A key member of early dEUS and the burgeoning city scene was guitarist Rudy Trouve who left to concentrate on experimental work, setting up labels and nurturing platforms for other luminaries of the Belgian scene DAAU and Zita Swoon, of which former dEUS bassist, Stef Carlens, is band leader. The juttering Evil Superstars – think The Birthday Party covering the Wannadie s- provided a shot of angst, and vocalist/guitarist Mauro Pawlowski is now a member of dEUS. The band’s inbreeding continues as Trouve and Pawlowski were also members of The Love Substitutes. Far from being a revolving door, dEUS are the core of a nations music scene – as well as a good source of geeky fanboy rock facts.

Antwerp’s thriving scene spread to other cities with Brussels producing the brooding Ghinzu, and Ghent’s Soulwax, a band you may have heard of - finally. So a release by dEUS is a serious affair, they have a major chapter in rock history and arguably allowed Radio Soulwax to shift electro into the indie world, mashing up our recent dance climate. Keep you Close is dEUS’ sixth album, their third since reforming after singer Tom Barman’s foray into cinema and techno releases with CJ Bolland.

Keep You Close is an antidote to their previous album, Vantage Point – a rawkus angular affair, and sees barman in a mellower reflective mood yet with an epic virtuosity. Keep You Close opens with its title track, a burst of cinematic orchestration straight from the Manics’ ‘Design for Life’, before settling into a gentle glockenspiel interlocked with Barman’s inescapable and maturing vocals. It casually slips into ‘A Final Blast’ which tramples around a distorted bass line with cameos form piano’s and guitar’s in fleeting bursts. There’s a definite art-house noir feel to it along the lines of a jolly Tindersticks and early Broadcast.

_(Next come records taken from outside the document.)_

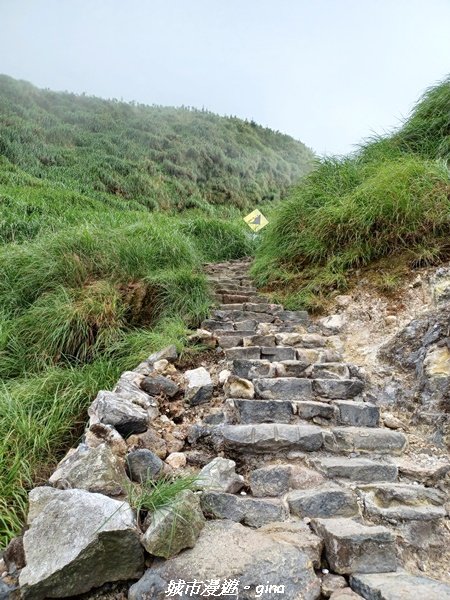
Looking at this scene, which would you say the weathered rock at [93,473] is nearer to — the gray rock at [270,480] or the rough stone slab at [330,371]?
the gray rock at [270,480]

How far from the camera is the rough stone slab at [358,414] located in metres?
2.11

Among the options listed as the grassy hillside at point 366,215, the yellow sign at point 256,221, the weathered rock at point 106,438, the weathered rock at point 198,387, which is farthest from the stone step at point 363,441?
the yellow sign at point 256,221

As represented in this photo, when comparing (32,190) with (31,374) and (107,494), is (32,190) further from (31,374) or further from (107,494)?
(107,494)

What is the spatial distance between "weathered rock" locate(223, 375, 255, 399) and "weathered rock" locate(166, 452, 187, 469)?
0.50 meters

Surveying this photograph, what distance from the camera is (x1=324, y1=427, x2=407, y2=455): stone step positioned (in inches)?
75.4

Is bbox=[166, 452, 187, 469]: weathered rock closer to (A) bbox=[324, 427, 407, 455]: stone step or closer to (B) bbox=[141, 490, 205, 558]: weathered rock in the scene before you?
(B) bbox=[141, 490, 205, 558]: weathered rock

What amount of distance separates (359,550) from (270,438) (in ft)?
2.05

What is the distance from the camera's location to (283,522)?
152cm

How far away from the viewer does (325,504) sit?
1570 millimetres

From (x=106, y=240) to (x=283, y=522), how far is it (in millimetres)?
2991

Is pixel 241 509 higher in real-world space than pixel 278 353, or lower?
lower

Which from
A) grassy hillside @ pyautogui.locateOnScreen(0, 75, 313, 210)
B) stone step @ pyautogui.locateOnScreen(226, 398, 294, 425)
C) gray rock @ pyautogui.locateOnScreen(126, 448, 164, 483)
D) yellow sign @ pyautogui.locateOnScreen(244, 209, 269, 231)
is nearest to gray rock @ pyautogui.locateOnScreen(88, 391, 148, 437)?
gray rock @ pyautogui.locateOnScreen(126, 448, 164, 483)

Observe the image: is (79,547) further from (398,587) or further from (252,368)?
(252,368)

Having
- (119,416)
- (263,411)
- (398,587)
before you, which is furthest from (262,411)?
(398,587)
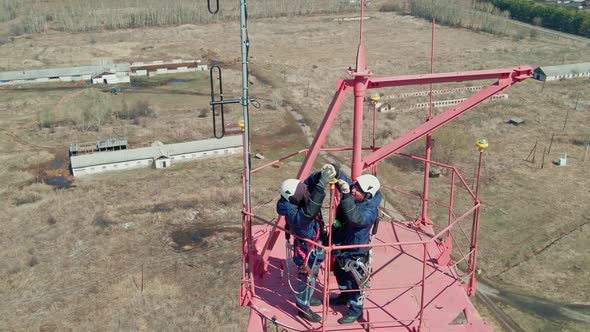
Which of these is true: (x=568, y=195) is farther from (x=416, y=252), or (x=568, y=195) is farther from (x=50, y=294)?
(x=50, y=294)

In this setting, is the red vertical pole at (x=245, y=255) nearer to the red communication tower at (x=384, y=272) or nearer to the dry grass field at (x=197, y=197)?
the red communication tower at (x=384, y=272)

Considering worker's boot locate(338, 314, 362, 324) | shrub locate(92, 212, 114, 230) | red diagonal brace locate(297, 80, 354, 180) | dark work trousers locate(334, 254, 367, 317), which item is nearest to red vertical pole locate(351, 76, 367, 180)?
red diagonal brace locate(297, 80, 354, 180)

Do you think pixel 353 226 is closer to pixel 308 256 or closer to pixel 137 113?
→ pixel 308 256

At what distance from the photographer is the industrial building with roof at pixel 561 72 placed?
59.1 meters

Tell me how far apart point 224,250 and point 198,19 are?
78608 mm

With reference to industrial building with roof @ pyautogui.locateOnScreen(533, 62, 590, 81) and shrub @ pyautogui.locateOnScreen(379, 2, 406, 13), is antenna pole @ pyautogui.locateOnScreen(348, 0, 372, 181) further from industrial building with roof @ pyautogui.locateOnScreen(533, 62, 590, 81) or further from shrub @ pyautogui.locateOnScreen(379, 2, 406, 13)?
shrub @ pyautogui.locateOnScreen(379, 2, 406, 13)

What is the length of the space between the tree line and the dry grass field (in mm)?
18044

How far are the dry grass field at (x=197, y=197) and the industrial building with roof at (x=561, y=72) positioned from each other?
1.28 meters

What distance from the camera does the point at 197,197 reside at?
34188 mm

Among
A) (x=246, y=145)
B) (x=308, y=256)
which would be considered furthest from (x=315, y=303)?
(x=246, y=145)

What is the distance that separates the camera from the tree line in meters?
82.8

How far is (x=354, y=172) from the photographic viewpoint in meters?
10.8

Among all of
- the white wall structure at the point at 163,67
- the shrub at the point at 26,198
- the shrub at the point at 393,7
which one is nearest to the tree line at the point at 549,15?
the shrub at the point at 393,7

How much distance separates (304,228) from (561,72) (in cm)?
5875
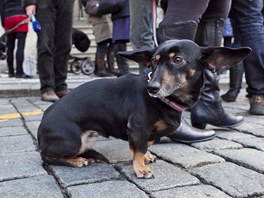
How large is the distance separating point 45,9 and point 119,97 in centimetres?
290

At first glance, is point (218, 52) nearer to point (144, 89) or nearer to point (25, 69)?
point (144, 89)

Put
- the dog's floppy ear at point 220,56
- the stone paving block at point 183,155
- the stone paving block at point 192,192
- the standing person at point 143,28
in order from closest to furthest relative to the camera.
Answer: the stone paving block at point 192,192
the dog's floppy ear at point 220,56
the stone paving block at point 183,155
the standing person at point 143,28

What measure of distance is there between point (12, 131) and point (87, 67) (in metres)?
5.74

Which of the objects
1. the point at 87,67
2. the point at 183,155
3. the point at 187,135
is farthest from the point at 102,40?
the point at 183,155

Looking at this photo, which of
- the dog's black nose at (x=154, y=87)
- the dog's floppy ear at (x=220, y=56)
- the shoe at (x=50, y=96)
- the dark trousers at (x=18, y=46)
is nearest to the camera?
the dog's black nose at (x=154, y=87)

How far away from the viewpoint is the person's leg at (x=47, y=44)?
4.60 m

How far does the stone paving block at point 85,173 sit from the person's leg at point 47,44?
2.74m

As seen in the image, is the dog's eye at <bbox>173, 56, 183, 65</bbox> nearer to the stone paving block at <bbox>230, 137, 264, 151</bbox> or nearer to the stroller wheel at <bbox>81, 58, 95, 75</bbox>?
the stone paving block at <bbox>230, 137, 264, 151</bbox>

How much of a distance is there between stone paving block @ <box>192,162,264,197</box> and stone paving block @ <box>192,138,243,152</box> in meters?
0.37

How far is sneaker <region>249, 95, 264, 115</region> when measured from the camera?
3.65 metres

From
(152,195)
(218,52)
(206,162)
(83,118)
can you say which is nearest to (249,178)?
(206,162)

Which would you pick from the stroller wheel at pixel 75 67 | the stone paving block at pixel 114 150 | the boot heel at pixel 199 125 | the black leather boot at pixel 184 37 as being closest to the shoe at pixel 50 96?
the stone paving block at pixel 114 150

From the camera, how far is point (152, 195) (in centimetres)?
169

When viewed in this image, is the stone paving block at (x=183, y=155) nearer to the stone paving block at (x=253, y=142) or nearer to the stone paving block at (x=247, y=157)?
the stone paving block at (x=247, y=157)
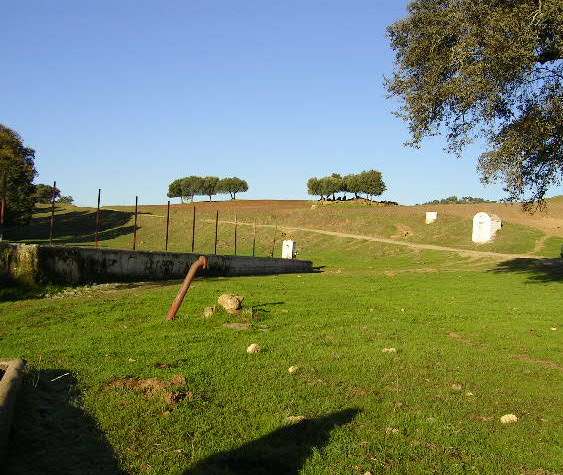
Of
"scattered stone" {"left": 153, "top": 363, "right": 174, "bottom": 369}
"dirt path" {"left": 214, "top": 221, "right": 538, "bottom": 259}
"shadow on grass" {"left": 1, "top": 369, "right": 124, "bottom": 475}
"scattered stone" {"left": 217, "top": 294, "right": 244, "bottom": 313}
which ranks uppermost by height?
"dirt path" {"left": 214, "top": 221, "right": 538, "bottom": 259}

Its immediacy clearly defined with Barman’s directorial work felt in Keep You Close’s precision. As in cinema each shot and location in relevant and in ‘Dark Sets In’ it feels as though were taken through a storyboard. Rather than a verse followed by chorus, it ebbs and flows between different scene’s with alternate sounds leading the front, yet remains loyal to its theme. It’s difficult to feel passionate about an album which feels so carefully crafted. The first half lack the thrust and attitude of a guitar band as it’s preoccupied with scene setting or cod-atmospherics with the tiresome ‘Twice’.

dEUS have opted to honour tradition and create a different, what would, side B. It has the style and feel of the previous tracks but it suddenly finds it stride. Employing the best use of steel drums in indiepop since the X Teen’s ‘Darlin’, dEUS have created a romping festival pleaser with ‘Ghosts’. It starts full of sunshine before morphing into an aggressively racing stomp of distortion and detached vocals. ‘Second Nature’ is dEUS at their angular best with compressed punchy drums under a sort of rap with staccato guitars and chiming piano creating an infectious rumble.

Keep You Close isn’t the best dEUS album and it’s difficult to imagine it inspiring a new generation of fans, but neither is it purely for the die-hards. It’s a body of work which brings the influences of an inspirational group to the fore while developing their unmistakable niche. Barman’s song writing on Keep You Close is simpler and more melodic than previous records and shows a marked development in the career if an important and often over looked band.